- Given instruction:
Copy the rows below, starting at the line that contains "How much physical" and ending with the last line of the rows.

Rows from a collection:
:::

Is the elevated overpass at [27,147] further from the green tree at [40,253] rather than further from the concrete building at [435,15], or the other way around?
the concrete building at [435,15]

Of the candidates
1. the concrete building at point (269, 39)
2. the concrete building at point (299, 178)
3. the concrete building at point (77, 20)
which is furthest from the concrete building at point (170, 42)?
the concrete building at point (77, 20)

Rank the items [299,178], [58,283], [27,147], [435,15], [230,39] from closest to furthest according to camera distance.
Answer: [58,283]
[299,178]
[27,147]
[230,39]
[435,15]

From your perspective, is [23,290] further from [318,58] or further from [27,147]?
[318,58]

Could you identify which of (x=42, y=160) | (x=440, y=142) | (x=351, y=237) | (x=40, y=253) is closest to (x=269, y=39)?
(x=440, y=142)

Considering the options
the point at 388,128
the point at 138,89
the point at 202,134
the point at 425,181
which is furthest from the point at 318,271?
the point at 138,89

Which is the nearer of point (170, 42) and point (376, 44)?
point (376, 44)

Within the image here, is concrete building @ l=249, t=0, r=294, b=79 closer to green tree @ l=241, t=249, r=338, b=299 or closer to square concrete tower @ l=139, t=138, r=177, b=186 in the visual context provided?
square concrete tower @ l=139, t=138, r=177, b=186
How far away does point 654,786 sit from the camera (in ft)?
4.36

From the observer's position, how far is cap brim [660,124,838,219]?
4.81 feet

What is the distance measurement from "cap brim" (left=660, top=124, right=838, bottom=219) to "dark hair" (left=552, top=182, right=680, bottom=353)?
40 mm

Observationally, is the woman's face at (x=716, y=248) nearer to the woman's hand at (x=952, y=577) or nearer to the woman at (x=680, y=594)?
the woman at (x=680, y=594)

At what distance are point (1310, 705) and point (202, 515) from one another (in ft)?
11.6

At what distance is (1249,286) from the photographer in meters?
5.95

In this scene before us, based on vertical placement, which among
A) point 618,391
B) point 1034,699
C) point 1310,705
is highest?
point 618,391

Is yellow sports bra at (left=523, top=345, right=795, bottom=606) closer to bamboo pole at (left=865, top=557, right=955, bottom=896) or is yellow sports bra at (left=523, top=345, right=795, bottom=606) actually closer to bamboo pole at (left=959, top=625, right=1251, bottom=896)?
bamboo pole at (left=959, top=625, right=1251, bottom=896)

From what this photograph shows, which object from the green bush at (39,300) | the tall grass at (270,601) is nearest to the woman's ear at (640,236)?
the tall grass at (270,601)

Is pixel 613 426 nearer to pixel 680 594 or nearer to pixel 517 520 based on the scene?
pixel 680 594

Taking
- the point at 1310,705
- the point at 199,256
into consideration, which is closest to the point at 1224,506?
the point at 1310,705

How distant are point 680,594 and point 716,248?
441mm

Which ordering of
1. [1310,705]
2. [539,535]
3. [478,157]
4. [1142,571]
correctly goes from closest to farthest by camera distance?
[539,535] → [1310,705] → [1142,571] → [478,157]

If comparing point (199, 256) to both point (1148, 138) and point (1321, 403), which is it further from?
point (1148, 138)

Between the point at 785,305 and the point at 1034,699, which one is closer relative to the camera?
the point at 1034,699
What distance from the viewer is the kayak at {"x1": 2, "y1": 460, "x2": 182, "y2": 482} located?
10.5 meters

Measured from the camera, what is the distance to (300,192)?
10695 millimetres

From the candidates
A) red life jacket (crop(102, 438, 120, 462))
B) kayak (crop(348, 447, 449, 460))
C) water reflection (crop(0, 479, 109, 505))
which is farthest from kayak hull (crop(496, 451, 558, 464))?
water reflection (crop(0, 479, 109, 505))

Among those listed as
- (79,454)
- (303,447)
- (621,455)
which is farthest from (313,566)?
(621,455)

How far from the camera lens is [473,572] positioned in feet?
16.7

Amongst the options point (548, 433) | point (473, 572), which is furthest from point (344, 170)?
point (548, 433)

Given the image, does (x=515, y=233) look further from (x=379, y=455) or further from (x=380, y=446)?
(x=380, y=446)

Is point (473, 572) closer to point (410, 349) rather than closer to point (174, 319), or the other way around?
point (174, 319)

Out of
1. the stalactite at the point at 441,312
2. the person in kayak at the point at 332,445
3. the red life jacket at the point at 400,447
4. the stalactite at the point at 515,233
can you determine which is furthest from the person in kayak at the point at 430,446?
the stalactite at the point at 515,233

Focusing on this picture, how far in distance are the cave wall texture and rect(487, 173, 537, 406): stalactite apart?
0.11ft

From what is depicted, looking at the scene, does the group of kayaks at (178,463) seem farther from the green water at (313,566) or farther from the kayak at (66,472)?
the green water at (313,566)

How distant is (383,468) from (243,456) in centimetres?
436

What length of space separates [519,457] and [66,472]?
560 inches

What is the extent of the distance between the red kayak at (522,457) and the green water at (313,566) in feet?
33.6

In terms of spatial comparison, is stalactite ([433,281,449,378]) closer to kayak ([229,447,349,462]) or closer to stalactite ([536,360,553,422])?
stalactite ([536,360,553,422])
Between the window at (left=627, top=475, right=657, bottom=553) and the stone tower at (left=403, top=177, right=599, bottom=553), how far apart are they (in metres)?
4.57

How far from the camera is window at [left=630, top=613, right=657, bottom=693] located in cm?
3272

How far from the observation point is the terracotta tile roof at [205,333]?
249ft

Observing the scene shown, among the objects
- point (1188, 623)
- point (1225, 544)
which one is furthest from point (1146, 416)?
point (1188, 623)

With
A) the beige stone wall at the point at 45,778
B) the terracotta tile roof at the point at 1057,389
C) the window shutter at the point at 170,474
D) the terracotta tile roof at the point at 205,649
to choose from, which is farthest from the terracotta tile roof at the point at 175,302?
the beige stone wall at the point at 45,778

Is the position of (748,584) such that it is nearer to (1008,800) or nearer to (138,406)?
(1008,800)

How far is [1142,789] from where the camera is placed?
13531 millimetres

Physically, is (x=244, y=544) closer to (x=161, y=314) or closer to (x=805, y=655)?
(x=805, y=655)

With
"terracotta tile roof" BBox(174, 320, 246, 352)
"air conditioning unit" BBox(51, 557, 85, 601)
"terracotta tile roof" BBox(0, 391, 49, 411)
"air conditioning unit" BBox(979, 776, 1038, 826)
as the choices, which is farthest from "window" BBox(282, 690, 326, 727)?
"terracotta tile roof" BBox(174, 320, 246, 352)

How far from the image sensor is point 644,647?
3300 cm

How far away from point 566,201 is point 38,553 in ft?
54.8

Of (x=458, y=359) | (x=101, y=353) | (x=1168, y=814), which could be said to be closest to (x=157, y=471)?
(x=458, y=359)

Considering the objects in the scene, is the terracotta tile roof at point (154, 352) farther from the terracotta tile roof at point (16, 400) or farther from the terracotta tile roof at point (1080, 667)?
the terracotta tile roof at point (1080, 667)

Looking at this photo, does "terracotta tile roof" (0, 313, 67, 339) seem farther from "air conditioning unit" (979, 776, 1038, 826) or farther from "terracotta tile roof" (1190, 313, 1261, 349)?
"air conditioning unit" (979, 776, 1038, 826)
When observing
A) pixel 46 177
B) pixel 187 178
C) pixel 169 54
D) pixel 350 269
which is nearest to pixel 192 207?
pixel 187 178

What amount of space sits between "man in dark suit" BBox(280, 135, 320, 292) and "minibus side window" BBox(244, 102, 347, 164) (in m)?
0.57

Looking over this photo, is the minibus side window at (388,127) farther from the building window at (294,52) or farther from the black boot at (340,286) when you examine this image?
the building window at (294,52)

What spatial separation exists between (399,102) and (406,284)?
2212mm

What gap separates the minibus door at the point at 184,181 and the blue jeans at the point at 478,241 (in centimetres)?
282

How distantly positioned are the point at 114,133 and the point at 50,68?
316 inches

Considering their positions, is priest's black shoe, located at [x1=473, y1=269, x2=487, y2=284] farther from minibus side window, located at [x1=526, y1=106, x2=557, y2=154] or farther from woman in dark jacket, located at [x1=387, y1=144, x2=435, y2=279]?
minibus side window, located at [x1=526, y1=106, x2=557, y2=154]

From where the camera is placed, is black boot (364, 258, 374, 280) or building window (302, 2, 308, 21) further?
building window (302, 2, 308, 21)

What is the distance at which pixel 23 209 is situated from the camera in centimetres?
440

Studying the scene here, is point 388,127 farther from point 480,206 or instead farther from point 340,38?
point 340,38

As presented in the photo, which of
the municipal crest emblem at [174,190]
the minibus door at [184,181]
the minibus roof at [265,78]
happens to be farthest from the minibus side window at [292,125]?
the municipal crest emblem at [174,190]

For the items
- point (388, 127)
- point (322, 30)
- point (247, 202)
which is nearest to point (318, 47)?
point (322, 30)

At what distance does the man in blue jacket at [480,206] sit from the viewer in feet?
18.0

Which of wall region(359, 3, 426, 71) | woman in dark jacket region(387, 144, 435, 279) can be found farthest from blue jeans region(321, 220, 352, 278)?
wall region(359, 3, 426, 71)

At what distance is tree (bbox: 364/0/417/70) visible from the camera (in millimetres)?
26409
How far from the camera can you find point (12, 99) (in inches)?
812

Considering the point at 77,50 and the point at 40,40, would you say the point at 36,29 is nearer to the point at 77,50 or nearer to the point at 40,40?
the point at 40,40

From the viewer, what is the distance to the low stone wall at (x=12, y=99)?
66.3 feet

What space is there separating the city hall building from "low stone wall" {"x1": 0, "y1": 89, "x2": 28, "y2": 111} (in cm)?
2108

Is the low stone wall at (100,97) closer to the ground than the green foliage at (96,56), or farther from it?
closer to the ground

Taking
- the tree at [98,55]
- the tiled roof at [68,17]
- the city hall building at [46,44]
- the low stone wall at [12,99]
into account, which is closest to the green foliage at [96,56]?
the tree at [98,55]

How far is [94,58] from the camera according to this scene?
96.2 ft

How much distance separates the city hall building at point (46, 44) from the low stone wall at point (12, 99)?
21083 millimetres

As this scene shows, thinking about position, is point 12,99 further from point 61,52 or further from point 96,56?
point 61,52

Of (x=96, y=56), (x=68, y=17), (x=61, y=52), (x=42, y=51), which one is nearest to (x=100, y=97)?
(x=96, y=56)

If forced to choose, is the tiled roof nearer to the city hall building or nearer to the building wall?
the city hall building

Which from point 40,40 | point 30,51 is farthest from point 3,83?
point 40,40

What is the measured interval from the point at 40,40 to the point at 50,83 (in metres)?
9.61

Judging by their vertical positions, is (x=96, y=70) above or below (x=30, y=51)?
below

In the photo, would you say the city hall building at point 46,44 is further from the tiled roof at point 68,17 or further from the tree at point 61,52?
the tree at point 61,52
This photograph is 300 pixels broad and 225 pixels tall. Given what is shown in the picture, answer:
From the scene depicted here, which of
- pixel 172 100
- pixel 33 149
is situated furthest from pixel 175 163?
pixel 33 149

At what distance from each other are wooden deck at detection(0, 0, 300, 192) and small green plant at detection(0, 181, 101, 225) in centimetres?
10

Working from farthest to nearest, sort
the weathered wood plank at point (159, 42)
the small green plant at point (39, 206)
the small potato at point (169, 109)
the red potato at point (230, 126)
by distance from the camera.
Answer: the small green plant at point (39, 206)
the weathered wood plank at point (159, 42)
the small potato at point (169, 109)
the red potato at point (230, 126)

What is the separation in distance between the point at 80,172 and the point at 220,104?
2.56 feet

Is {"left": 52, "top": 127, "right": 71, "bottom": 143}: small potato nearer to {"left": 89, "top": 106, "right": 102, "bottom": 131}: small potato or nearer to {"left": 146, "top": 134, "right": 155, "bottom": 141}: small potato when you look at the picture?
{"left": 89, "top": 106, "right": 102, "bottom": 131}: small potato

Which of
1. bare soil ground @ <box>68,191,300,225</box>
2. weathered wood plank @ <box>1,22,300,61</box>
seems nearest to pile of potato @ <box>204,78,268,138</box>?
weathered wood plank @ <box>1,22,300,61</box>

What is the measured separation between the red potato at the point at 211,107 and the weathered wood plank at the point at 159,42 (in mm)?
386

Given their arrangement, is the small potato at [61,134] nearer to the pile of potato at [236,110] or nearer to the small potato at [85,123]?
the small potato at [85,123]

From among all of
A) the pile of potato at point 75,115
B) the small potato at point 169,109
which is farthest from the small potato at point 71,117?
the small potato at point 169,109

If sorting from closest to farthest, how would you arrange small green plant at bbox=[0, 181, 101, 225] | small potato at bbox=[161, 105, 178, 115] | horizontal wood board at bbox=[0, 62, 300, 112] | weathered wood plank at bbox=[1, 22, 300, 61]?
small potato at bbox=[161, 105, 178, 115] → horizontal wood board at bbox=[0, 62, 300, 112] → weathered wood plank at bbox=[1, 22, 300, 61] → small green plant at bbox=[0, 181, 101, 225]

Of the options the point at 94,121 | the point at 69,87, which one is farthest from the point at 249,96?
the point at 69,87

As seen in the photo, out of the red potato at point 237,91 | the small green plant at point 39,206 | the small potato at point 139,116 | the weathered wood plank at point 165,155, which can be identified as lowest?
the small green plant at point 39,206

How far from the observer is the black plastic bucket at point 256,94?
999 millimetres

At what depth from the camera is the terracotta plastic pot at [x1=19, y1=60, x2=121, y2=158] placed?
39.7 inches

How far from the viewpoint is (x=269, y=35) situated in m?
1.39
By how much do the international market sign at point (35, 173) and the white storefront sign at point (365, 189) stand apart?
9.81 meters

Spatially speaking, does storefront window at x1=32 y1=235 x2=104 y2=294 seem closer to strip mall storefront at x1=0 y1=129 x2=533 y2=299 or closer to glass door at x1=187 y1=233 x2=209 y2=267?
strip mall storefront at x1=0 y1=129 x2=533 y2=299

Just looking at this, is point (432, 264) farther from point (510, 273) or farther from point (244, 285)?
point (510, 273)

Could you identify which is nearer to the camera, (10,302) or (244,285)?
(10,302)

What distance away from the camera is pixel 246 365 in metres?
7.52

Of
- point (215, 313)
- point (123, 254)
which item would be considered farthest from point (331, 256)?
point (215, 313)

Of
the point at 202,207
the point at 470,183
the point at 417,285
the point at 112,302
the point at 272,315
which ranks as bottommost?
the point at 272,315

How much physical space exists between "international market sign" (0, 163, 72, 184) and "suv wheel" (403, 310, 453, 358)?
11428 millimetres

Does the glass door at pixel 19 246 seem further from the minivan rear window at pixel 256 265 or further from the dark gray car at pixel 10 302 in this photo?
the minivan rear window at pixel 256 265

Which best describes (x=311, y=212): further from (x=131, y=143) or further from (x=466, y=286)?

:::

- Result of the exercise:
How much physical space exists between "international market sign" (0, 163, 72, 184) and "suv wheel" (403, 310, 453, 358)?
11428 millimetres

Does the glass door at pixel 19 246 seem further from the minivan rear window at pixel 256 265 or further from the dark gray car at pixel 10 302 in this photo?
the minivan rear window at pixel 256 265

Which best describes (x=311, y=212): further from (x=131, y=143) or further from (x=466, y=286)?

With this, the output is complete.